Return, exactly and with nothing added, the line with "Avoid wasting your" together with all lines after it through the end of the data below. No pictures belong in the copy.
(Supplied material)
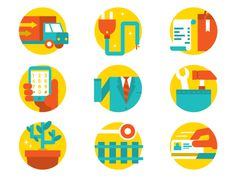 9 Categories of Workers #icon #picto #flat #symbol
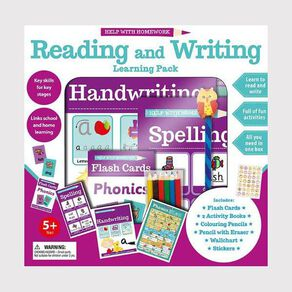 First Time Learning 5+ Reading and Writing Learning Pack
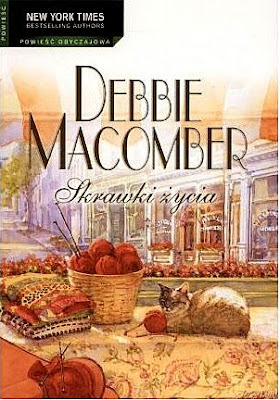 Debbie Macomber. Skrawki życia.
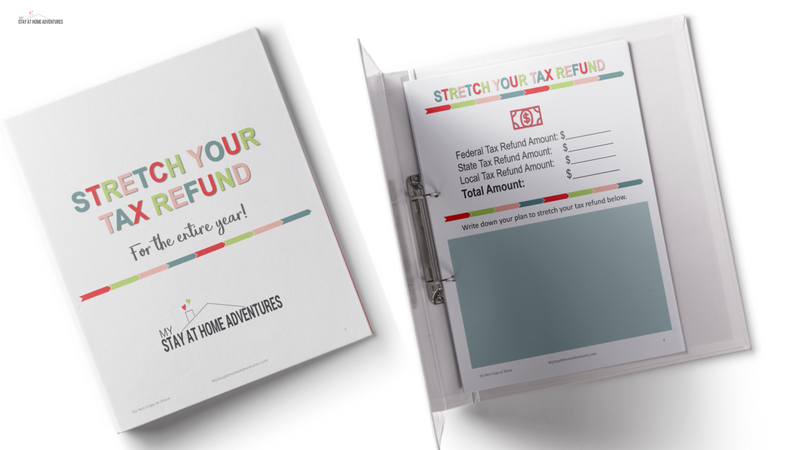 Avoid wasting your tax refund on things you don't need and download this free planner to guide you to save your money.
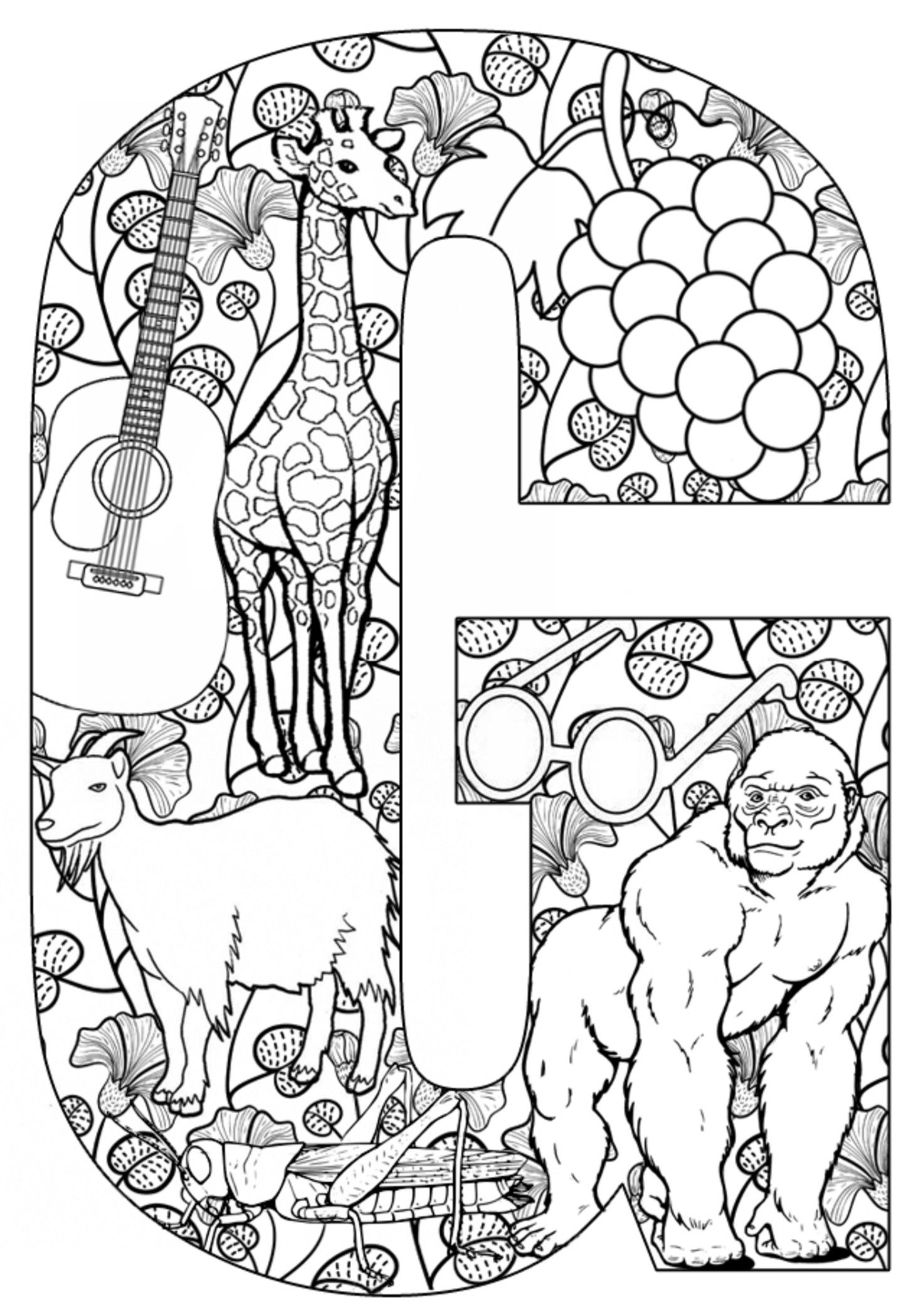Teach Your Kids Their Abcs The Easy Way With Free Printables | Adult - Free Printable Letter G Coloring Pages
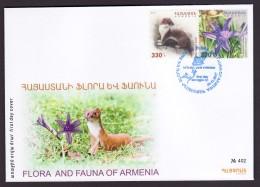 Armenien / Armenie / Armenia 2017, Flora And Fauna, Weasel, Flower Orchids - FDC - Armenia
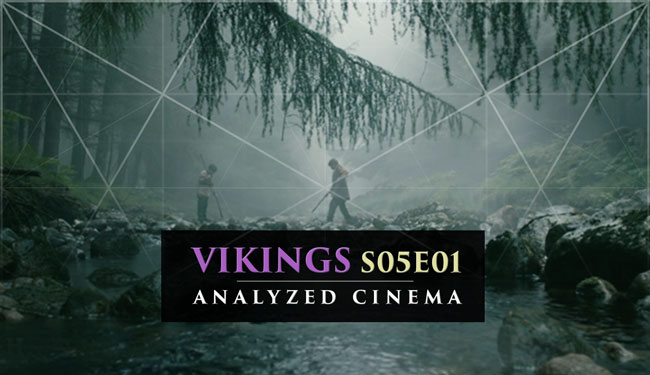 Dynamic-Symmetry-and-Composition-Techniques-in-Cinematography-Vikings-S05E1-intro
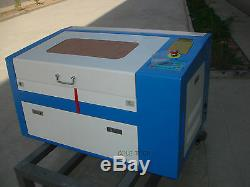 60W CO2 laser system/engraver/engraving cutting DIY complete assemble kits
(End Supplied material)
» Response area
 Avoid wasting your tax refund on things you don't need and download this free planner to guide you to save your money.
Teach Your Kids Their Abcs The Easy Way With Free Printables | Adult - Free Printable Letter G Coloring Pages
 Armenien / Armenie / Armenia 2017, Flora And Fauna, Weasel, Flower Orchids - FDC - Armenia
 Dynamic-Symmetry-and-Composition-Techniques-in-Cinematography-Vikings-S05E1-intro
 60W CO2 laser system/engraver/engraving cutting DIY complete assemble kits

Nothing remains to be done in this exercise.